For the records below, say how many lines contain the string "frames". Give no other text.

(Records from a data source)
________________
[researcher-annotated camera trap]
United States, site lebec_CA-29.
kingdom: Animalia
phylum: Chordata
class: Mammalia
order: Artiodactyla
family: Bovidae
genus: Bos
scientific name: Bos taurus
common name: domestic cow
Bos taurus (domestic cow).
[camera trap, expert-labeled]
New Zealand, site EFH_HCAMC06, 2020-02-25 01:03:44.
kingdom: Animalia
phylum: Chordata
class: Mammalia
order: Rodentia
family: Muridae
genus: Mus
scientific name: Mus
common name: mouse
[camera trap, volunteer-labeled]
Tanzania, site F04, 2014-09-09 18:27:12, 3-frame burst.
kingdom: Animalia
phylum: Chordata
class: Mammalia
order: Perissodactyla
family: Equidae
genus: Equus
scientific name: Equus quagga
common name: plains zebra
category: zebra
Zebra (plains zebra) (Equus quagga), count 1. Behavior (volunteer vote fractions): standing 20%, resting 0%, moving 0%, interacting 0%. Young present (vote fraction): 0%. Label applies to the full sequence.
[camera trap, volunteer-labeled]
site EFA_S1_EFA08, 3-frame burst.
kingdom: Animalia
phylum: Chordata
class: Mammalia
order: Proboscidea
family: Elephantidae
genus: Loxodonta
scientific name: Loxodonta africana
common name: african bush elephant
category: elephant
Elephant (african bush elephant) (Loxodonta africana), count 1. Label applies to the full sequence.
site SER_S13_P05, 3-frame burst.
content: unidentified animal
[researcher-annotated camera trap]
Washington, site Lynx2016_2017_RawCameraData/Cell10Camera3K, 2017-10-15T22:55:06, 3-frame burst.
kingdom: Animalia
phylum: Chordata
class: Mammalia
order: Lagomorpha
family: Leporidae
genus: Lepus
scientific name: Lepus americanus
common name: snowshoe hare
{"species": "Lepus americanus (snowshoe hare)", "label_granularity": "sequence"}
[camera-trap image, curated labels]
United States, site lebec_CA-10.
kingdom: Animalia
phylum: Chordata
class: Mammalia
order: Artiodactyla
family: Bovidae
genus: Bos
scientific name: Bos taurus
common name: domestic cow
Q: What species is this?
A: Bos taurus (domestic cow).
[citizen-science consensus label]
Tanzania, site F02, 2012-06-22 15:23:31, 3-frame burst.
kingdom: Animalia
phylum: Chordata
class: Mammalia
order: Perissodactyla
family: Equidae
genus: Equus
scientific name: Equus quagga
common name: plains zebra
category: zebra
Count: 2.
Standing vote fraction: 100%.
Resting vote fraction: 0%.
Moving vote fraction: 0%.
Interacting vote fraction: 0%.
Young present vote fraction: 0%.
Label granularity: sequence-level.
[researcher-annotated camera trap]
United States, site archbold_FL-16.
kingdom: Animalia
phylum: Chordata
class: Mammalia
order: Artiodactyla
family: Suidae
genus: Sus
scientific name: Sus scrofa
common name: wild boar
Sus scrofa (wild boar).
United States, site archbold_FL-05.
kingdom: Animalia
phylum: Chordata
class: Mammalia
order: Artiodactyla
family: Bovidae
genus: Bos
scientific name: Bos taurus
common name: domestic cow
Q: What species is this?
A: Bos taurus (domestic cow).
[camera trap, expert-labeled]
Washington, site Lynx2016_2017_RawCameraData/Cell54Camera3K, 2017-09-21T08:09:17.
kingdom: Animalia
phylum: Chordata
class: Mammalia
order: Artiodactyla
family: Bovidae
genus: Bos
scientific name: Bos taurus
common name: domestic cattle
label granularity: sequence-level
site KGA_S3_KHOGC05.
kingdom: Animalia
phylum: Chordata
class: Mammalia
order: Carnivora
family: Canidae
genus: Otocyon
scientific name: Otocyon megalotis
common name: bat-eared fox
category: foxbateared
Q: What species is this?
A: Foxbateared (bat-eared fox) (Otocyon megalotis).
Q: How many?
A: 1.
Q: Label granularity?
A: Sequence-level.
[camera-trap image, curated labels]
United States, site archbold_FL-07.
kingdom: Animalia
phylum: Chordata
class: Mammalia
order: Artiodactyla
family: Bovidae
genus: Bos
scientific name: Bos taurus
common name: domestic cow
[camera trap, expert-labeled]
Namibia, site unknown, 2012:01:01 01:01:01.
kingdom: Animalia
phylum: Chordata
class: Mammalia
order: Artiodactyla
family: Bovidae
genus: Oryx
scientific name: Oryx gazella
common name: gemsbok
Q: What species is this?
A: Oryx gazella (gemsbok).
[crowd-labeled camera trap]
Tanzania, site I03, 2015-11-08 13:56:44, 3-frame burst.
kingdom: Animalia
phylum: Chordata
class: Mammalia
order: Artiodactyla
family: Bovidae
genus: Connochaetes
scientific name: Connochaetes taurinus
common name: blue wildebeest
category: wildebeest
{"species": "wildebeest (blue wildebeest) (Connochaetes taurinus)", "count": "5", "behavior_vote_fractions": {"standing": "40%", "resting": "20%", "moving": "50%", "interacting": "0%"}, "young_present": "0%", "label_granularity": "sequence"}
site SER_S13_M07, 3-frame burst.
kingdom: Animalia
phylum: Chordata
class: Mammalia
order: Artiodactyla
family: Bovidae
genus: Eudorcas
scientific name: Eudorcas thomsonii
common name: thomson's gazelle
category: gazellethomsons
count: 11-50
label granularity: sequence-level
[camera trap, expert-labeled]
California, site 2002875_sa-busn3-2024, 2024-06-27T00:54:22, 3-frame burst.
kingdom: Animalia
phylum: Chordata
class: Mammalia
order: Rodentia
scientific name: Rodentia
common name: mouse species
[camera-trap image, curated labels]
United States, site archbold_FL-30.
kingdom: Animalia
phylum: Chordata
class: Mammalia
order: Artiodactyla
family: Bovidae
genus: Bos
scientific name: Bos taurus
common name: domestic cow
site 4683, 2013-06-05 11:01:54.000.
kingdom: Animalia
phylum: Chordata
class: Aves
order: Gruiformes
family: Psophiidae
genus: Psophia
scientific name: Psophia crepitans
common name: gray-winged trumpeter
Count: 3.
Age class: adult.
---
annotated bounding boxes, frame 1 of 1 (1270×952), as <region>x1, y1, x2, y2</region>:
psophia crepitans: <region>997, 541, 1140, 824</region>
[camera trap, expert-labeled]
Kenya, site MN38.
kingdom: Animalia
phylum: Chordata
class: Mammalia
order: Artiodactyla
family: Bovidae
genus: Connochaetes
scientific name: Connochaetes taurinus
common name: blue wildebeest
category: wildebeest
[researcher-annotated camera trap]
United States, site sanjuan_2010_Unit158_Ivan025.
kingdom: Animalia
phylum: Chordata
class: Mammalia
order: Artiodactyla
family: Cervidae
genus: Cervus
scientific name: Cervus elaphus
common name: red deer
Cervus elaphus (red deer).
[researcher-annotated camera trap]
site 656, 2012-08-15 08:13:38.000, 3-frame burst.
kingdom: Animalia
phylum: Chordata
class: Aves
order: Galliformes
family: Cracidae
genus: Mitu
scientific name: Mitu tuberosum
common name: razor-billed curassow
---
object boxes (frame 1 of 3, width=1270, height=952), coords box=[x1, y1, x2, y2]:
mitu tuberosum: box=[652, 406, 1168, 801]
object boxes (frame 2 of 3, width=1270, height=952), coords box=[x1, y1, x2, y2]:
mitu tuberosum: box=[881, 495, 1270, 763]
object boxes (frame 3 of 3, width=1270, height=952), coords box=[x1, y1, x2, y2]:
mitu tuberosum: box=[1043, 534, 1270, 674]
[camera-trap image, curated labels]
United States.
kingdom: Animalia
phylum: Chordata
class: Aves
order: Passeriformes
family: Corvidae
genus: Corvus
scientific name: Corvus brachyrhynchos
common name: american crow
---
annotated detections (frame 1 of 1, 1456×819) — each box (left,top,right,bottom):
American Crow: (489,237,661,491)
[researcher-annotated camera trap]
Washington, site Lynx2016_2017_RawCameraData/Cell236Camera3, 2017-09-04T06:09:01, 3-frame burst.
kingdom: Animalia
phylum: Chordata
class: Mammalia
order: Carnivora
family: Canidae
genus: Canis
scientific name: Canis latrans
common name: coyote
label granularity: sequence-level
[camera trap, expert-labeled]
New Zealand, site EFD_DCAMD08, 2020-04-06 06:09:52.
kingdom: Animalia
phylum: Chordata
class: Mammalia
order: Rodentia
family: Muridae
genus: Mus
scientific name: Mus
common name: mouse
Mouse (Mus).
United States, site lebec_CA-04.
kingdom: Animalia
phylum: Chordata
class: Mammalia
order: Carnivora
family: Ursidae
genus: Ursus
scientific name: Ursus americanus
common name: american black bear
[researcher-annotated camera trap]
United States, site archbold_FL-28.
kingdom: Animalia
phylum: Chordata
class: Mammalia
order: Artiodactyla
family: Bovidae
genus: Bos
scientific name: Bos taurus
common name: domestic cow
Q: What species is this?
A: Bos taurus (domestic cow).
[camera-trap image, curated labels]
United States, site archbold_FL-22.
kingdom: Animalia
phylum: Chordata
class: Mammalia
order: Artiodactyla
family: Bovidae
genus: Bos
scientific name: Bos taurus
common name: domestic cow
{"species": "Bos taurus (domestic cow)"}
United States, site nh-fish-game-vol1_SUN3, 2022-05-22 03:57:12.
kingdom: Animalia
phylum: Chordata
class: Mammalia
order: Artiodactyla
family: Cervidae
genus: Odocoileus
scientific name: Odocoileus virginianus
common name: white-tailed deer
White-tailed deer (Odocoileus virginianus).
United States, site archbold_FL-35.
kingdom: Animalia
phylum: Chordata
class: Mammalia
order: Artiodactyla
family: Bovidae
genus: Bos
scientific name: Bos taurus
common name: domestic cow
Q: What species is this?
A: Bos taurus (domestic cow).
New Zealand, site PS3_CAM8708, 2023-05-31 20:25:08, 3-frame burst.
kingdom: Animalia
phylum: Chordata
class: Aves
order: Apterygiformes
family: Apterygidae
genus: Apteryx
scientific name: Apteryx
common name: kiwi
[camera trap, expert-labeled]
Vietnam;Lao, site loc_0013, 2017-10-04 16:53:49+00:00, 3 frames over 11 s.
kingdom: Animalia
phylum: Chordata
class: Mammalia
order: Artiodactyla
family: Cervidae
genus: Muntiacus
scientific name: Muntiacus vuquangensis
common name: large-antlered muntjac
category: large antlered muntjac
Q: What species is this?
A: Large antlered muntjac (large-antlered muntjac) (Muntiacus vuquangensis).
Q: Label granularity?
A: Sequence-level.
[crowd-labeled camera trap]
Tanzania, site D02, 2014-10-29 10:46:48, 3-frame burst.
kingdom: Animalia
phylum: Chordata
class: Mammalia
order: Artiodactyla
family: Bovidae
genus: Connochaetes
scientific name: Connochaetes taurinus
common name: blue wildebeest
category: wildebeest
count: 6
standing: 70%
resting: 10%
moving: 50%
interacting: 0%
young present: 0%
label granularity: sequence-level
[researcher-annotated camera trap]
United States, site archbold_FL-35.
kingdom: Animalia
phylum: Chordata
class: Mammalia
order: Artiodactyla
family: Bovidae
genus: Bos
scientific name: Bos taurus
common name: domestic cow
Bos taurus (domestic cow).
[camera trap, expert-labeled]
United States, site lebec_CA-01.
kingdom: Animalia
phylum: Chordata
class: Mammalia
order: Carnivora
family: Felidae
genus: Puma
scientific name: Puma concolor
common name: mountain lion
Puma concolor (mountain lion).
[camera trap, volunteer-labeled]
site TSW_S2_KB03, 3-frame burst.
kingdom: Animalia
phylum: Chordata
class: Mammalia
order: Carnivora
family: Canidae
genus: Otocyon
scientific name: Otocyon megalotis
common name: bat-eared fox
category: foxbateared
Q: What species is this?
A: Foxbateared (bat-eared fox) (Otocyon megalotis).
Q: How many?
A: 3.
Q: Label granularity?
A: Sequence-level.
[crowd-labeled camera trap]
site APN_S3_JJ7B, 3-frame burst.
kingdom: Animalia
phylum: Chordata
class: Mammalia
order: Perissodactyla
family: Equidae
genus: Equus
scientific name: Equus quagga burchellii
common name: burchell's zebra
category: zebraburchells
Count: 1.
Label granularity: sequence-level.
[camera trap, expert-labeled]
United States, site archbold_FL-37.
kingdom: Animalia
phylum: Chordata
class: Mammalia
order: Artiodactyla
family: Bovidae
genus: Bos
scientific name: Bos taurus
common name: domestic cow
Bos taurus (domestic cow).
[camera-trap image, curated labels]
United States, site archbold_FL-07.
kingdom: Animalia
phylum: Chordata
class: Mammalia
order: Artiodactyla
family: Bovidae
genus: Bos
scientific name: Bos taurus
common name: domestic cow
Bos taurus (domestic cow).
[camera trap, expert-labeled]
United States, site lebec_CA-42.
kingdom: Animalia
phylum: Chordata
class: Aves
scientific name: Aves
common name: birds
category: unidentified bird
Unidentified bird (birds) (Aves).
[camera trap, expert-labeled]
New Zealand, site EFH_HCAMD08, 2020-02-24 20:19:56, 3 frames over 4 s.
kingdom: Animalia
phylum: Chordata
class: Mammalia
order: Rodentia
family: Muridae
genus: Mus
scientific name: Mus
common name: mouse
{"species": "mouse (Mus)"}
________________
Expected answer =
2